• [EXERCISE INSTRUCTIONS]: The word to look for is "species". Report every line of the entries below that has it.
[DATASET CONTENT — start]
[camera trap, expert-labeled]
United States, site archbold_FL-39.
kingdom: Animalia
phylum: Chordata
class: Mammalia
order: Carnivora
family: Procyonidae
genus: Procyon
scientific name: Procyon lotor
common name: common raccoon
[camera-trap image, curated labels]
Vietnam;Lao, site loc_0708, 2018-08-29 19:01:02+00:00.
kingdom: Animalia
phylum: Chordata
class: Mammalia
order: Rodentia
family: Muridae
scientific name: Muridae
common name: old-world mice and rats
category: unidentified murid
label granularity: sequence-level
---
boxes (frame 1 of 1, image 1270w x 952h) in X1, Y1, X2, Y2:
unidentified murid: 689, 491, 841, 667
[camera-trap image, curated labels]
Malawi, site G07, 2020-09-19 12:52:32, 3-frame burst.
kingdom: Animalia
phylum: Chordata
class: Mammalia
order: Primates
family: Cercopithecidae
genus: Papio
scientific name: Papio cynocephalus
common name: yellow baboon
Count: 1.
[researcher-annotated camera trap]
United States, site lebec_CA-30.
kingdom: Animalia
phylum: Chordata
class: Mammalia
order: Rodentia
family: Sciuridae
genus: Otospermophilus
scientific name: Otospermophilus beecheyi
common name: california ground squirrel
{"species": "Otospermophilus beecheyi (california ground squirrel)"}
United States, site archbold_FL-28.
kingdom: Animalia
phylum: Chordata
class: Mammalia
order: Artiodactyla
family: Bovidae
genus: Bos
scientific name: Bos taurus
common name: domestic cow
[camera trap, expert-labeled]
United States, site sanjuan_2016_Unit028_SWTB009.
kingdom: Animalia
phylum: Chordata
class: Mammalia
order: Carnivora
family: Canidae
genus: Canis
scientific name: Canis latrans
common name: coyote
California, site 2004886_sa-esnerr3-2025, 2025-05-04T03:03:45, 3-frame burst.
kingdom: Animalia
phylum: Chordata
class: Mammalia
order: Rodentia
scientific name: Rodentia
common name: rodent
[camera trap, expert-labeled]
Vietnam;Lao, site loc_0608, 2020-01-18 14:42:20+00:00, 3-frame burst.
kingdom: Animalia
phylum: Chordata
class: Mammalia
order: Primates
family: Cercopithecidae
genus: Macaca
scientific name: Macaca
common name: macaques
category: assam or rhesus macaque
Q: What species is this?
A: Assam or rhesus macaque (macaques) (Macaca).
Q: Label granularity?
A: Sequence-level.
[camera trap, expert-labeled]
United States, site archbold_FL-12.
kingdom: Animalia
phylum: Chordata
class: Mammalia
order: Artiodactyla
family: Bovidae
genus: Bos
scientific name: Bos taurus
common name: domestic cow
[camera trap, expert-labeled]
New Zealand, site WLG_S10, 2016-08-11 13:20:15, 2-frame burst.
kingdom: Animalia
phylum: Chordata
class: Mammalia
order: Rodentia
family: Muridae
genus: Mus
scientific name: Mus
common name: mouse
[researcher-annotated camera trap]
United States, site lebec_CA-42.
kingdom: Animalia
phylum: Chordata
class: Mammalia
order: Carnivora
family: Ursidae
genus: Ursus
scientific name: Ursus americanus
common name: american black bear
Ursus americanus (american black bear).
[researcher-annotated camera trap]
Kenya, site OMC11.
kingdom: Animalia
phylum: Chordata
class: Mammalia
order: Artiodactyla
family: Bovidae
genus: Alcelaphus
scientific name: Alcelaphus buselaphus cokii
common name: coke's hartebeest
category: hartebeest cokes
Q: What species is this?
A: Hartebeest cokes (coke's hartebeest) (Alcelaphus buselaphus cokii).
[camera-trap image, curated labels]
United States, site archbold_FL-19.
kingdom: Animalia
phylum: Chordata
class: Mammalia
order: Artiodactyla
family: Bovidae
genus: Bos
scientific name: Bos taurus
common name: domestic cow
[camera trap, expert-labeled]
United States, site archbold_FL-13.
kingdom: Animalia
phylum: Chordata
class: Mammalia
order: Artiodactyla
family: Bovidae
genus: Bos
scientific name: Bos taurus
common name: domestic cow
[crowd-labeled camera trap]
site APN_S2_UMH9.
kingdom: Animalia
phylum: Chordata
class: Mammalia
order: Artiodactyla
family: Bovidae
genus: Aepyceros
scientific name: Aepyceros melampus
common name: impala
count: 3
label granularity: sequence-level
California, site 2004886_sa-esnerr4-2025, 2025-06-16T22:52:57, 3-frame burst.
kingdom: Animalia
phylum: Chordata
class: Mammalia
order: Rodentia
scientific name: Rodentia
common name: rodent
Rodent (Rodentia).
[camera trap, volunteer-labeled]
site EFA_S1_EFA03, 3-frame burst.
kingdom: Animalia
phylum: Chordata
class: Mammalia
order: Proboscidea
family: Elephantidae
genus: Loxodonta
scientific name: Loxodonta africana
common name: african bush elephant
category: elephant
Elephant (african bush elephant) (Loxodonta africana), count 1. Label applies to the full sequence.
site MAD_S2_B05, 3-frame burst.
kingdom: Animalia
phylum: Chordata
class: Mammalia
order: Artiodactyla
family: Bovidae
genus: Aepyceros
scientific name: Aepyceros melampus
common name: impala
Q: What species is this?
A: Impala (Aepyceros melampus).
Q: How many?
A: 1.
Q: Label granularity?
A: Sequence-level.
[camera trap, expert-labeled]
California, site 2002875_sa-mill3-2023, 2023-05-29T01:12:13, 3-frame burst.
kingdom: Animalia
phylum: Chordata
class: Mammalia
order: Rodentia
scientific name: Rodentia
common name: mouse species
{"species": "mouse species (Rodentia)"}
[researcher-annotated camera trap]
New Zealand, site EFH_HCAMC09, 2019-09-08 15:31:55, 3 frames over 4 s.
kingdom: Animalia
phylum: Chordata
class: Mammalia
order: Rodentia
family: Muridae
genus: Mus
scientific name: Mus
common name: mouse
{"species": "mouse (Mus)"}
[DATASET CONTENT — finish]
• [EXERCISE SOLUTION]:
{"species": "Otospermophilus beecheyi (california ground squirrel)"}
Q: What species is this?
Q: What species is this?
Q: What species is this?
common name: mouse species
{"species": "mouse species (Rodentia)"}
{"species": "mouse (Mus)"}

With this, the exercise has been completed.